**Passage**
Curtis Stone's Cauliflower & Spinach Dal

1 hr 30 mins (10 mins)
Serves 6
Daal is both the Indian word for dried split legumes (such as lentils and peas) and the name of a stew made with these foods. 
  • 3 tbs olive oil
  • 1 yellow onion, finely chopped
  • 3 tbs finely chopped peeled fresh ginger
  • 4 large garlic cloves, finely chopped
  • 1 long red chilli pepper, finely chopped
  • 2 1/2 tsp ground coriander
  • 2 1/2 tsp ground cumin
  • 1/2 tsp cayenne pepper (optional)
  • 450g (about 2 cups) yellow or green split peas, rinsed
  • 1 head cauliflower, cut into bite-size florets 170g fresh baby spinach
  • 1/2 cup fresh coriander leaves Steamed brown basmati rice, for serving
  1. Heat a large heavy pot over medium heat. Add olive oil, then add onions and cook, stirring often, for about 5 mins, or until tender. Stir in ginger, garlic, and chilli and cook for about 1 min, or until fragrant. Add ground coriander, cumin and cayenne, if using. Stir often for about 5 mins to toast spices.

**Apply what you read**
A – Answer these from the dal recipe:
(i) How many people does it serve?
(ii) How much ground cumin does it call for?
(iii) How long are the onions cooked at first?
B – Resume the cauliflower and spinach dal recipe from where it stops.
The data after the dal recipe is separate material.

**Data**
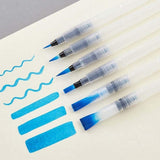Bolt Bee Water Brush Pen Set, 6 Pieces, Round And Flat Tips In Fine Medium Large Sizes, For Watercolour Painting, Calligraphy, I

**Results for the exercise**
A –
(i) 6
(ii) 2 1/2 tsp
(iii) About 5 mins, or until tender

B –
  2. Stir in peas and enough water to cover, about 6 cups. Bring to a simmer over high heat, then reduce heat to medium-low, cover, and simmer gently, stirring occasionally, for about 45 mins, or until peas are tender.
  3. Add cauliflower, cover again, and cook, stirring occasionally, and adding more water as needed to adjust thickness to your desired consistency, for about 35 mins, or until cauliflower is falling apart and mixture thickens slightly. Add spinach, and stir until wilted.
  4. Spoon dal into bowls or onto platter with rice. Sprinkle with fresh coriander and serve.